Als Zentrale der Gruppe fungierte ab 2008 ein idyllisches spanisches Gästehaus aus den Zwanzigern im Bezirk Washington-Crenshaw, südlich angrenzend an Hollywood und westlich an Leimert Park. Dort lebten zu diesem Zeitpunkt Sydney Bennett – auch bekannt als DJ Syd Tha Kyd – und ihr Bruder Travis, genannt Taco. Syd ging auf die Hamilton High Music Academy in Culver City und vermietete ihr kleines Heimstudio an Schulkameraden und Freunde. Das Gästehaus stand voller Trommeln und Gitarren, an der Wand hing ein John-Coltrane-Poster. Es war ein einziges Chaos aus Büchern, CDs und DVDs. Eines schönen Tages stand ein Haufen Skater-Kids vor ihrer Haustür. Syd war gerade auf ihrem Weg zu »In-N-Out-Burger« und sagte ihnen, sie könnten später ins Studio, wenn sie warten würden. Als Syd zurückkam, standen Tyler und seine Freunde immer noch da. Es wurde eine lange Nacht.

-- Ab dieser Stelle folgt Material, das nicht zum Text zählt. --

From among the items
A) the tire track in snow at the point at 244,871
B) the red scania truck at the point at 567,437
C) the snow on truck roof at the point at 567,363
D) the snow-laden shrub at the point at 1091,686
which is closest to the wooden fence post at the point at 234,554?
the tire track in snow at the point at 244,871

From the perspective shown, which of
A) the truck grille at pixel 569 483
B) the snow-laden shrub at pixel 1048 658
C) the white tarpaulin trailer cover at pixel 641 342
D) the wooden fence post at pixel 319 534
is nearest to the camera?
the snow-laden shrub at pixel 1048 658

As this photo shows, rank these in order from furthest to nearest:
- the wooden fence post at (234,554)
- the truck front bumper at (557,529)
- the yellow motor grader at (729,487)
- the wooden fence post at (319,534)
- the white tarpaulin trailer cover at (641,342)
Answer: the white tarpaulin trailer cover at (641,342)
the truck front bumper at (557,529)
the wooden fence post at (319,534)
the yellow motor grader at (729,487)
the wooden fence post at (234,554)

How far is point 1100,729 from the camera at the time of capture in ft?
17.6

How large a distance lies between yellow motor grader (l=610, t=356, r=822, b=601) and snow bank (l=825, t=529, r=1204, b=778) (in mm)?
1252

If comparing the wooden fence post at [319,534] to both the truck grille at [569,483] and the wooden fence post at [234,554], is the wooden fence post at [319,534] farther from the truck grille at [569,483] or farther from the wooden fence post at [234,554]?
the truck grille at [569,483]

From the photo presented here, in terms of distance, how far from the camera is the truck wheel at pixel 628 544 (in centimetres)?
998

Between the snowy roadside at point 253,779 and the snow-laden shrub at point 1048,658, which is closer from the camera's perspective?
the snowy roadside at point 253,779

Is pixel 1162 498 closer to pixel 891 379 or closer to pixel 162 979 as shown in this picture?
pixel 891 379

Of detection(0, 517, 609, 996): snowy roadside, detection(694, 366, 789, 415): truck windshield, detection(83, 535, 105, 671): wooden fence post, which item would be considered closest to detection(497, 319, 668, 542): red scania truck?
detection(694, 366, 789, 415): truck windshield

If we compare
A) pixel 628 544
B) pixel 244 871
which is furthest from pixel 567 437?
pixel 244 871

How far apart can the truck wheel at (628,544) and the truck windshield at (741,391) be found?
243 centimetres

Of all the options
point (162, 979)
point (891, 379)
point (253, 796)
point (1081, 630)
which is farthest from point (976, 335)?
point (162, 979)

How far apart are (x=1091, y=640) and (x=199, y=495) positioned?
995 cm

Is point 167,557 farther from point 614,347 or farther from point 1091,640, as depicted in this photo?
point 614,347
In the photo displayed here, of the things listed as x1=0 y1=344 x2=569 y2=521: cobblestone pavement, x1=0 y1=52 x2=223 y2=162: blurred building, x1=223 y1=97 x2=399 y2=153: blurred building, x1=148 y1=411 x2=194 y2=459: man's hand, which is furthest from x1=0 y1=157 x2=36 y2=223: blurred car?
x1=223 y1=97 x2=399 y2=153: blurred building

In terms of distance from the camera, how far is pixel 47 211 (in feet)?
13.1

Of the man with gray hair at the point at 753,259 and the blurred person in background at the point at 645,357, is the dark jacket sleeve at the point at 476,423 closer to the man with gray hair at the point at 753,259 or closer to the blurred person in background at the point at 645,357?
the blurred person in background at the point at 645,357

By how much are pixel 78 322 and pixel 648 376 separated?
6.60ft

Im Laufe des Jahres 2009 fand die Odd Future Wolf Gang ihre aktuelle Inkarnation: Tyler, The Creator, Earl Sweatshirt, Hodgy Beats, Left Brain, Domo Genesis, Mike G, Frank Ocean, Syd Tha Kyd, Taco Bennett und Jasper Dolphin. Keiner von ihnen war zu diesem Zeitpunkt über 21 Jahre alt. Dazu gesellten sich noch Matt Martians und Hal Williams aus Atlanta, die unter den Pseudonymen »The Jet Age Of Tomorrow« und »The Super 3« absurden Space-Funk produzierten. Syd Tha Kyd fungierte als Live-DJ und Studio-Engineer der Gruppe. Taco und Jasper waren keine Rapper oder Musiker und leisteten auch sonst keinen kreativen Input zur Crew – ihre Nutzlosigkeit ist mittlerweile zu einer Art Running Gag in der Gruppe geworden. Im Jahr 2009 erschienen über den Odd-Future-Tumblr-Blog zwei Mixtapes von Mike G und Hodgy Beats. Sie schickten ihre Musik an einige der größeren HipHop-Blogs, bekamen jedoch wenig Gegenliebe zurück: Ihr Sound war ganz offensichtlich zu seltsam, zu sehr left-field und passte nicht in die gängigen Blogger-Kategorien für ­modernen Westcoast-Rap.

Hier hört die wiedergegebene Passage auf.